- [WHAT IS ASKED]: Reproduce as a numbered list everything from the line containing "At what measured" down to the final line of the entries, both ends included, omitting any blank lines.
++++ RECORDS FOR THE TASK ++++
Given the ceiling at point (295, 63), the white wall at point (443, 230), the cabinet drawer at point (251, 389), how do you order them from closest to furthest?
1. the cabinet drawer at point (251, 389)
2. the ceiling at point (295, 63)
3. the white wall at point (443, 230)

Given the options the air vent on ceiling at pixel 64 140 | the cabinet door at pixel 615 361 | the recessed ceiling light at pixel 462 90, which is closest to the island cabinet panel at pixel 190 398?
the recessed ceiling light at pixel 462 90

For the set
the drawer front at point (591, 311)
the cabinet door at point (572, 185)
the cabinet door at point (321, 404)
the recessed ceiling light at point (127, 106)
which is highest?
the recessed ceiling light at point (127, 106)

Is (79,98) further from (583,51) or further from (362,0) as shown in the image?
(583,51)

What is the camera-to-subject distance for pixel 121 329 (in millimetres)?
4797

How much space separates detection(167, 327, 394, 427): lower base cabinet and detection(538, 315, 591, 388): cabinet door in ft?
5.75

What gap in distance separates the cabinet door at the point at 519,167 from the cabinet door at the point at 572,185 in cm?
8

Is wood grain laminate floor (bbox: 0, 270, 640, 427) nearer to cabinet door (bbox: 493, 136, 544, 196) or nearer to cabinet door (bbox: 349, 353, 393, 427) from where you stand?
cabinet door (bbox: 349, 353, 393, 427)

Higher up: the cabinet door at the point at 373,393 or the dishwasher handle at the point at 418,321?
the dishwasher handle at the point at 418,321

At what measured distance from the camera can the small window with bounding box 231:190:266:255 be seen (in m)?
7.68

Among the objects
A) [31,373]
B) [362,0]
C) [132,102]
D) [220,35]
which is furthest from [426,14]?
++++
- [FINISHED ANSWER]:
1. At what measured distance from the camera can the small window with bounding box 231:190:266:255 be seen (in m)?
2. 7.68
3. Among the objects
4. A) [31,373]
5. B) [362,0]
6. C) [132,102]
7. D) [220,35]
8. which is furthest from [426,14]?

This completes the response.